# Personality Cafe's Art



## roxtehproxy

A mutagenic Rudolph.


----------



## Femme

Smokey said:


> A mutagenic Rudolph.


*bangs head against desk*


----------



## roxtehproxy

*Uses the horrific reindeer's antlers to support your head*


----------



## addle1618

several arms...


----------



## Eylrid

*Bump* (oh wait this is stickied...)


----------



## 480

There was disgruntlement at how I was handling the artists and submissions. If someone wants to improve upon my process and revitalize this, feel free. Do what you like.


----------



## Femme

Grim... can I stop the list here, or should I wait for your cue?


----------



## 480

You could have cut the list off at any time. I only reserved the right to do so if they came piling in, and the artist was not around to say "stop".


----------



## Femme

I'm cutting the list off here, then. I'll try to post the image some time in the next week or so.


----------



## 480

Femme said:


> I'm cutting the list off here, then. I'll try to post the image some time in the next week or so.
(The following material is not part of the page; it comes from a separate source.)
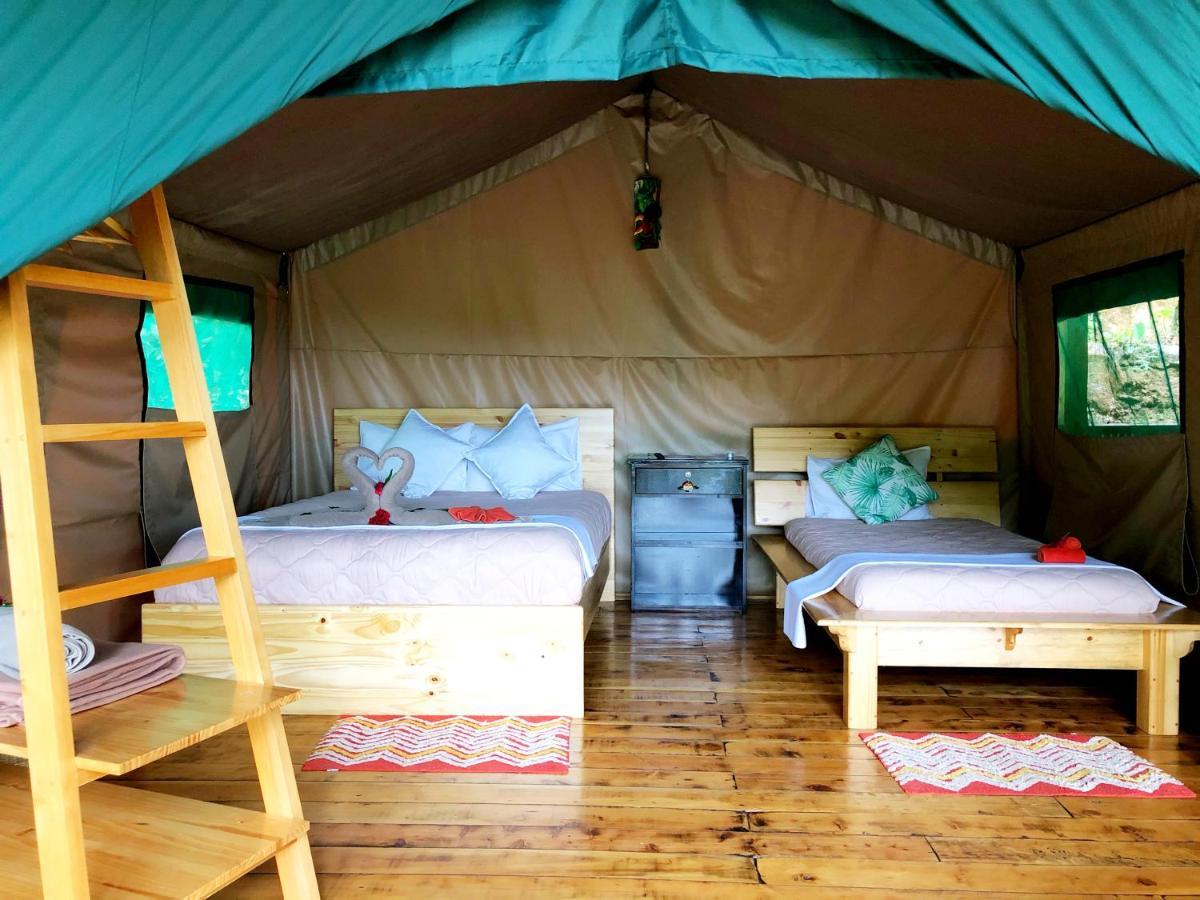 Tami Lodge Providencia ภายนอก รูปภาพ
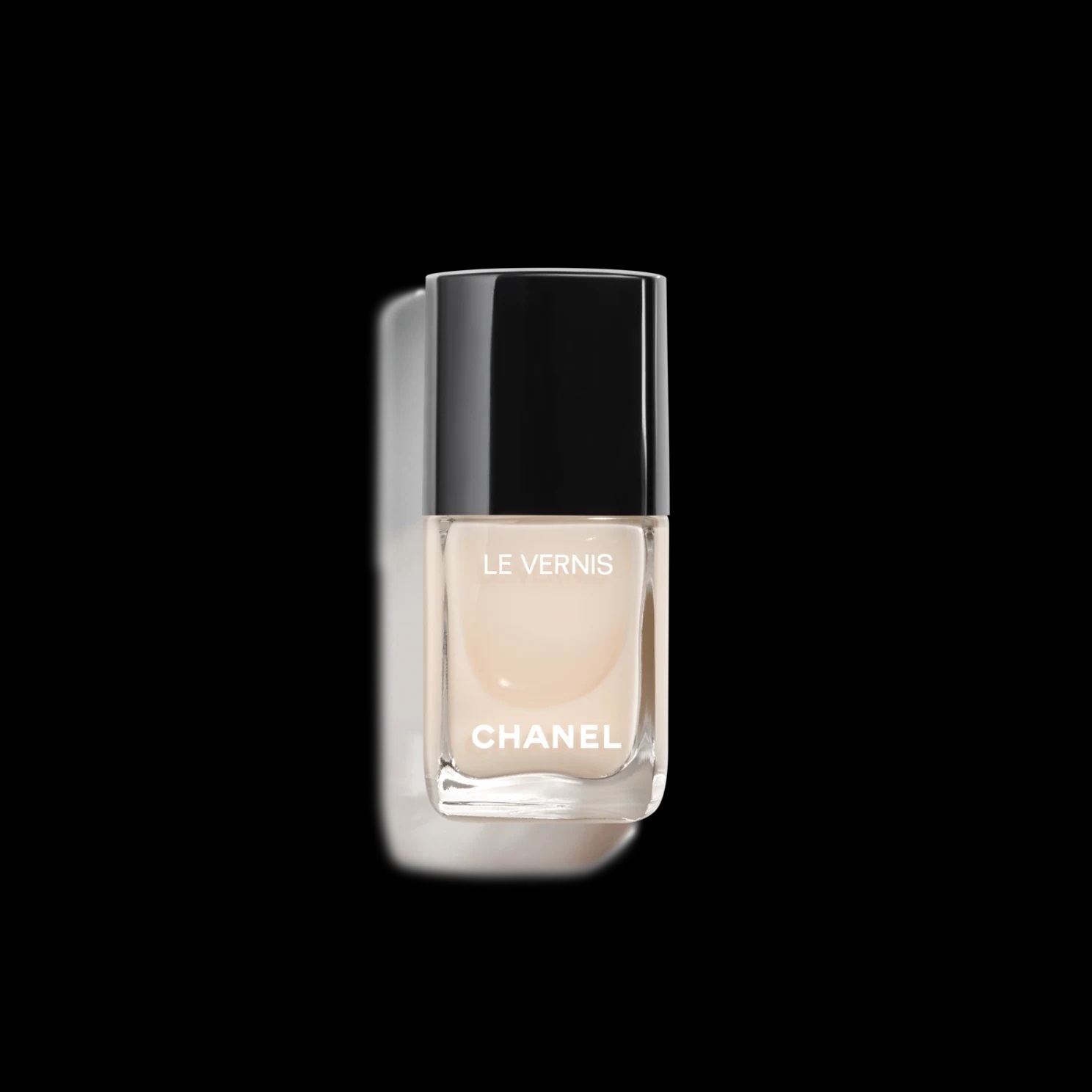 ALT: Esmalte Le Vernis de Chanel en tono Blanc White.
Sucks it dangled for so long over something like that... but I'm glad you're still on-board and willing to make a go of it. Take your time, I'm sure it will be a work of art.


----------



## Femme

Pardon the delay, but here it is:










It's graphite on paper (a tad bit of charcoal was used as well). I scanned it, so much of the detail isn't too apparent, unfortunately.


----------



## TurranMC

This just proves that Femme needs to post more of her art.


----------



## Skum

Clocks are one of my favorite motifs. Sweet drawing, Femme. 


























I like making jewelry


----------



## Thrifty Walrus

Skum said:


>


:OOO

Epic cat is epic.


----------



## nevermore

Skum said:


> Clocks are one of my favorite motifs.


Mirrors and snakes are mine.

But I can't draw.:sad:


----------